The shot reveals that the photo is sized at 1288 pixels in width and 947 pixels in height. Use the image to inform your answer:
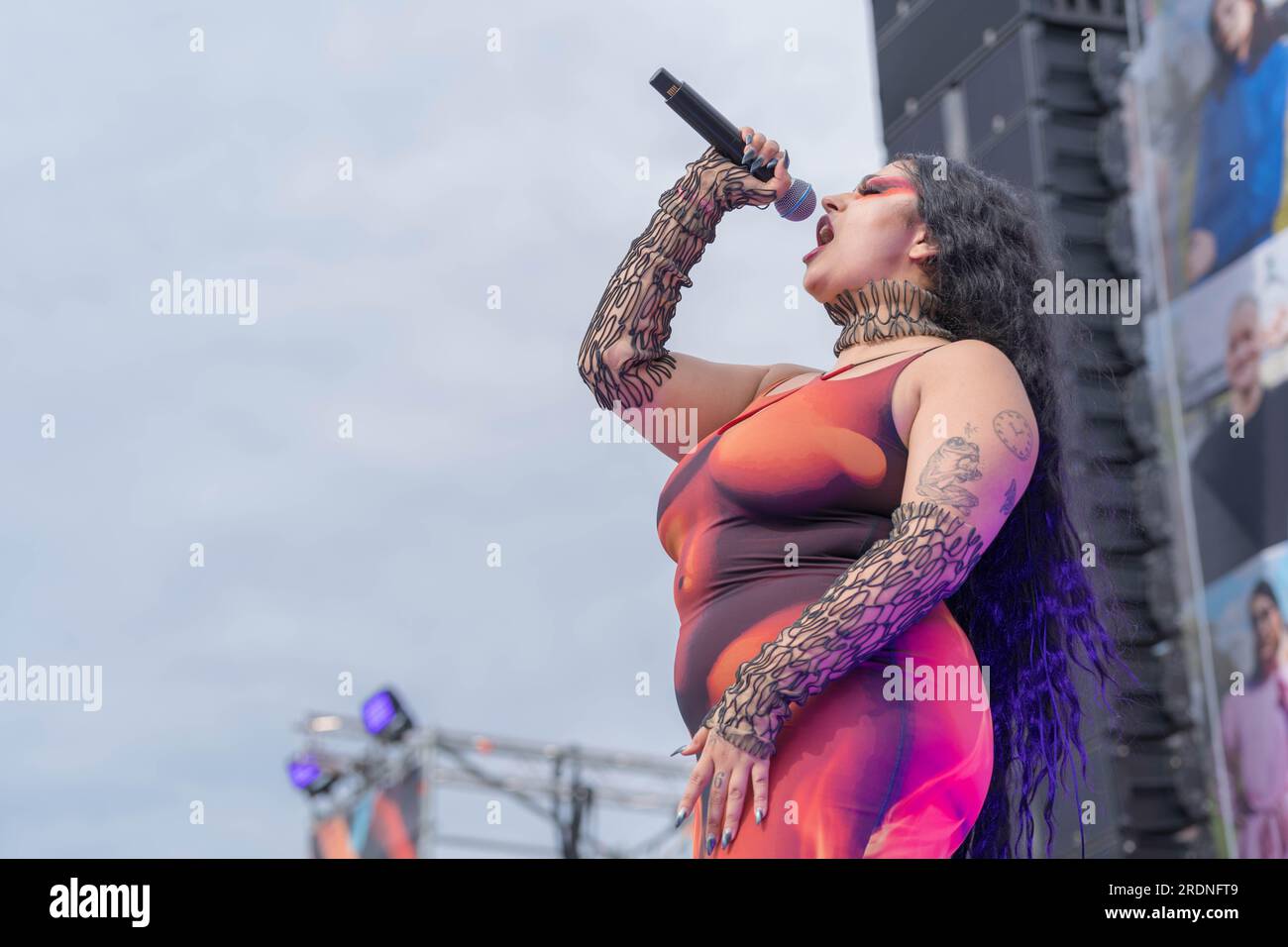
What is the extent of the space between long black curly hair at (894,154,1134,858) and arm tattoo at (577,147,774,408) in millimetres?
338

...

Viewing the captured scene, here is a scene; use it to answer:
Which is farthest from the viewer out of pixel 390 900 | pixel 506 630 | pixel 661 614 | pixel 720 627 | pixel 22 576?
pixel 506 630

### CONSIGNES
Indiquez, s'il vous plaît, combien de lignes de la liste ci-dessus contiennent la chaîne « answer », en respectant la casse. Donnez uniquement le nombre.

### RÉPONSE FINALE
2